The US Army has plans to become smaller and more lethal, and may replace as many as 1,000 combat team soldiers with robots and unmanned vehicles. This would mean that robots could be seen in battle alongside trained soldiers in the not too distant future.
According to the head of Training and Doctrine Command, Gen. Robert Cone, the plan is to make combatants more agile and easy to deploy. Using robots for certain tasks would add substantial maneuverability, and using unmanned platforms and unmanned vehicles would reduce the amount of protection required for brigade combat teams. It would also reduce the weight of combat teams.
Speaking during an army aviation symposium in Arlington, Virginia earlier this month, Gen. Cone announced that an advisory panel was being established to look at these issues. He said that over the past 12 years a lot had been sacrificed in terms of force protection. A lot had also been lost in terms of “lethality.” He continued by saying that while the army has declared its intention to decrease the force from 540,000 soldiers by 50,000 by the end of next year, to about 490,000, they still want to reclaim “maneuverability, deployability and firepower.”
Currently the brigade combat team comprises 4,000 soldiers. He believes that increasing its technological capabilities would enable them to cut the team by a quarter, to 3,000.
There are nine US soldiers in each squad, some of which operate with vehicles and some without. If robots were to replace the soldiers in battle, pulled out of the total combat team, there may be two robots assigned to each squad.
Gen. Cone explained that automation was key because “people are our major cost.” Currently about half of the army’s total budget is spent on personnel costs. Specifically, “robots or manned/unmanned teaming” are what he had in mind.
According to the Commander of the Army Capabilities Integration Center, Lt. Gen. Keith Walker, it will be necessary to “fundamentally change the nature” of the US Defense Force between 2030 and 2040. While he doesn’t specify robots, he says it will take “a breakthrough” in both technology and science to achieve this.
These will not be the first robotic soldiers to be absorbed into the force, or the first unmanned devices. Robots have been used to dispose of improvised explosive devices (IEDs) in both Afghanistan and Iraq, and RQ-11 Raven unmanned aircraft are used for surveillance, low-altitude reconnaissance and to find targets. The US Army has also tested a number of remote-controlled robots that are designed to fire guns. The difference is that they have not yet been used to fight in battle alongside human soldiers.
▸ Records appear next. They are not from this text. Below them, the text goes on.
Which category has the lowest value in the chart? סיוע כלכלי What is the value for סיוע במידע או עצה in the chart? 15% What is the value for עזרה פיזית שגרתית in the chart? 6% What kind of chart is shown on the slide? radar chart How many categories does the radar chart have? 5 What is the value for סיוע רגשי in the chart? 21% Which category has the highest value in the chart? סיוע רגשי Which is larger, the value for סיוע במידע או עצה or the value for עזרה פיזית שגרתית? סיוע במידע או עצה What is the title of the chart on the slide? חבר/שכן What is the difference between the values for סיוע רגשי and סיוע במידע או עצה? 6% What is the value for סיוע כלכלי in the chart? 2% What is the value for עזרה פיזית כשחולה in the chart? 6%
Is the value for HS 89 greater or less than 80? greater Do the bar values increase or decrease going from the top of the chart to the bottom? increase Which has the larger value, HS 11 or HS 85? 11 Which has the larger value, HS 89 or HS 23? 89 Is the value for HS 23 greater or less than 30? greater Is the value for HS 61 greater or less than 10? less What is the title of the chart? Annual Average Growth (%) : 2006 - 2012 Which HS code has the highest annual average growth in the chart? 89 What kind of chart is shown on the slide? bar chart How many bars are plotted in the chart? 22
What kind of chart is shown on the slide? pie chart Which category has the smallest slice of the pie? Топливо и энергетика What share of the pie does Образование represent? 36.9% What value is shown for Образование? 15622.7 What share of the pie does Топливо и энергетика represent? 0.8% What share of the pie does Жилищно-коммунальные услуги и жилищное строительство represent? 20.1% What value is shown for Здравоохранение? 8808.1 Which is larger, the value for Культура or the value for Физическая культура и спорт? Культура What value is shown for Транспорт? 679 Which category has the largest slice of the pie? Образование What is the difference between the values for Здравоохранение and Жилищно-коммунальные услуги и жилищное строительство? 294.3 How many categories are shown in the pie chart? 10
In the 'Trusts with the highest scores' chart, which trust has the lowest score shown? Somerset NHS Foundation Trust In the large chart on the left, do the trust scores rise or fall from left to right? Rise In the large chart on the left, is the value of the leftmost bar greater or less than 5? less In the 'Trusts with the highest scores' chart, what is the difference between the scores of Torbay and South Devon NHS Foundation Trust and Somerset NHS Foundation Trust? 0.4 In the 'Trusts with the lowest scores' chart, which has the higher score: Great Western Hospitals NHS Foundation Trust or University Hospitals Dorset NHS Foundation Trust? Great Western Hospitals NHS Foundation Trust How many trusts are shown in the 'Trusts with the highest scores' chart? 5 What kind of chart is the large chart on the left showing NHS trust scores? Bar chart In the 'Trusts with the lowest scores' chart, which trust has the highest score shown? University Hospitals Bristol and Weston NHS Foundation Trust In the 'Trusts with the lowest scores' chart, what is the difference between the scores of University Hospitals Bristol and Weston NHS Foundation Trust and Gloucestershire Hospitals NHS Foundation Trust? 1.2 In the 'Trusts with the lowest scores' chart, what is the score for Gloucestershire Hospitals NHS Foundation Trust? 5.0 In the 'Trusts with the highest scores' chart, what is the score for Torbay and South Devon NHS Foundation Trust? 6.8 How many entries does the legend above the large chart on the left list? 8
Already the army has begun to change brigade combat team structure, improving the capability of “engineering and fires” and adding a “third maneuver battalion” to every brigade. It has also announced that the team (or squad) quota will be reduced to 33 from 45 by the end of the 2017 fiscal year. This of course does not take into account the number of robots that may replace US soldiers in battle by 2040.